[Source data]
________

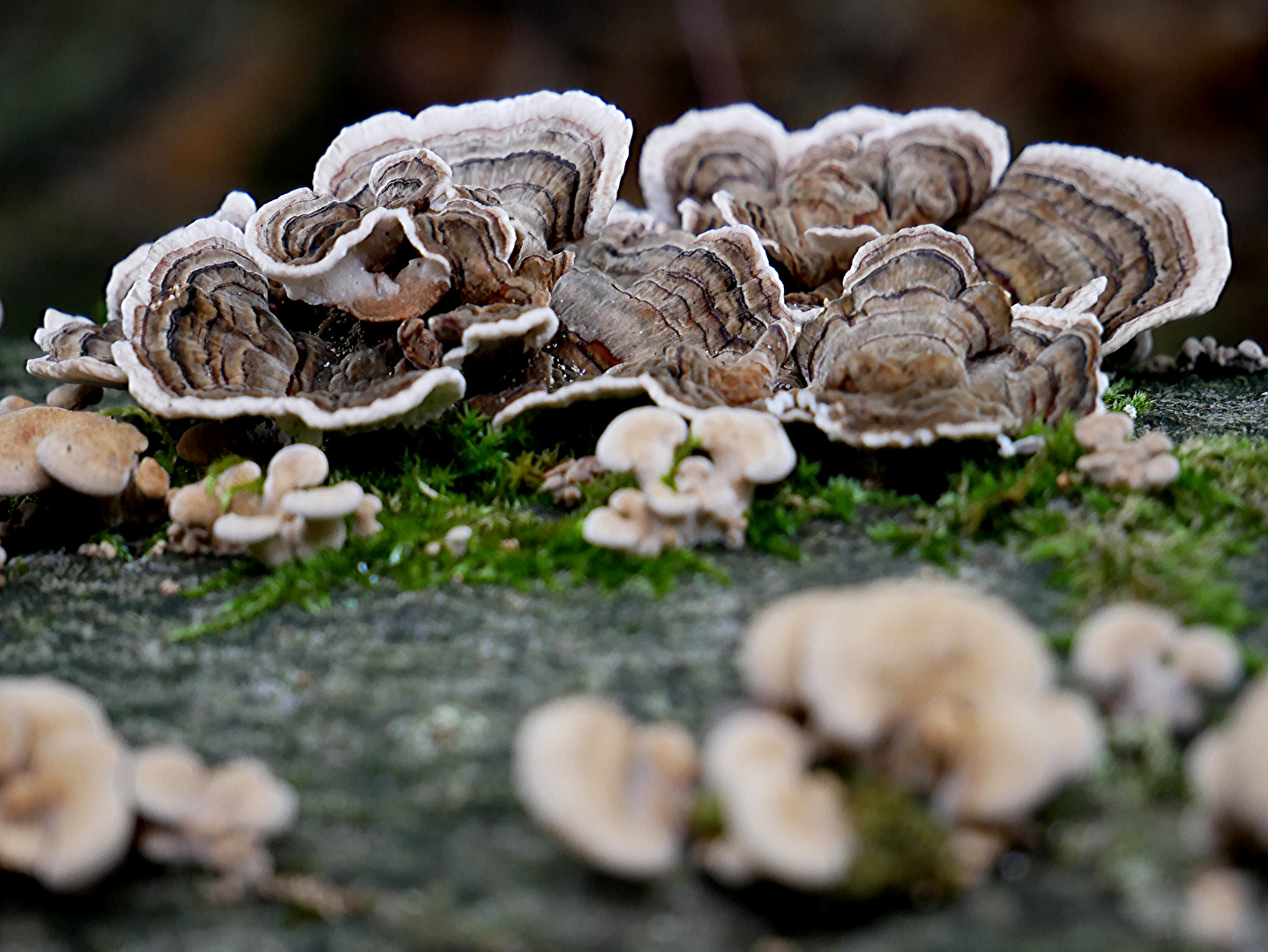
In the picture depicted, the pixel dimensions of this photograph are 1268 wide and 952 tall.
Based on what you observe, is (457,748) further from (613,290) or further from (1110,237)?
(1110,237)

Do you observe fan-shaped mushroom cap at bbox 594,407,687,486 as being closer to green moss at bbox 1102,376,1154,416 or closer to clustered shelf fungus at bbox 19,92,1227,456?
clustered shelf fungus at bbox 19,92,1227,456

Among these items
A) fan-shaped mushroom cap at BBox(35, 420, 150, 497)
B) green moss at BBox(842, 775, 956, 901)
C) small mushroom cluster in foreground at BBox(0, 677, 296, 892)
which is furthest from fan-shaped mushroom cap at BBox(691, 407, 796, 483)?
fan-shaped mushroom cap at BBox(35, 420, 150, 497)

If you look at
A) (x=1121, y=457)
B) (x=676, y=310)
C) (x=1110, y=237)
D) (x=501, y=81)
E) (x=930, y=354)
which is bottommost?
(x=1121, y=457)

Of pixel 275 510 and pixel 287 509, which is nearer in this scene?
pixel 287 509

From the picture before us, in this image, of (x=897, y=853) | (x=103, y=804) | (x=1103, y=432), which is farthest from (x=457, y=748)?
(x=1103, y=432)

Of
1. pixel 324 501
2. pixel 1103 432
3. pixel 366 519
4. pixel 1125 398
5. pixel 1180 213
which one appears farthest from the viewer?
pixel 1125 398

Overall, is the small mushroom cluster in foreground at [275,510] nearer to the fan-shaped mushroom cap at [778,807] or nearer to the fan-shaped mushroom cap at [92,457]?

________

● **Short task**: Reproduce all of the source data above word for word. Omit the pictures.

● **Response to this exercise**:
In the picture depicted, the pixel dimensions of this photograph are 1268 wide and 952 tall.
Based on what you observe, is (457,748) further from (613,290) or further from (1110,237)?
(1110,237)

Do you observe fan-shaped mushroom cap at bbox 594,407,687,486 as being closer to green moss at bbox 1102,376,1154,416 or closer to clustered shelf fungus at bbox 19,92,1227,456?
clustered shelf fungus at bbox 19,92,1227,456

Among these items
A) fan-shaped mushroom cap at BBox(35, 420, 150, 497)
B) green moss at BBox(842, 775, 956, 901)
C) small mushroom cluster in foreground at BBox(0, 677, 296, 892)
which is furthest from fan-shaped mushroom cap at BBox(691, 407, 796, 483)?
fan-shaped mushroom cap at BBox(35, 420, 150, 497)

If you look at
A) (x=1121, y=457)
B) (x=676, y=310)
C) (x=1110, y=237)
D) (x=501, y=81)
E) (x=930, y=354)
which is bottommost?
(x=1121, y=457)

Of pixel 275 510 and pixel 287 509, which is nearer in this scene?
pixel 287 509

From the picture before us, in this image, of (x=897, y=853) | (x=103, y=804) | (x=1103, y=432), which is farthest from (x=457, y=748)?
(x=1103, y=432)

Of
1. pixel 324 501
2. pixel 1103 432
3. pixel 366 519
4. pixel 1125 398
5. pixel 1180 213
which one appears farthest from the viewer?
pixel 1125 398

Overall, is the small mushroom cluster in foreground at [275,510] nearer to the fan-shaped mushroom cap at [778,807] or nearer to the fan-shaped mushroom cap at [92,457]?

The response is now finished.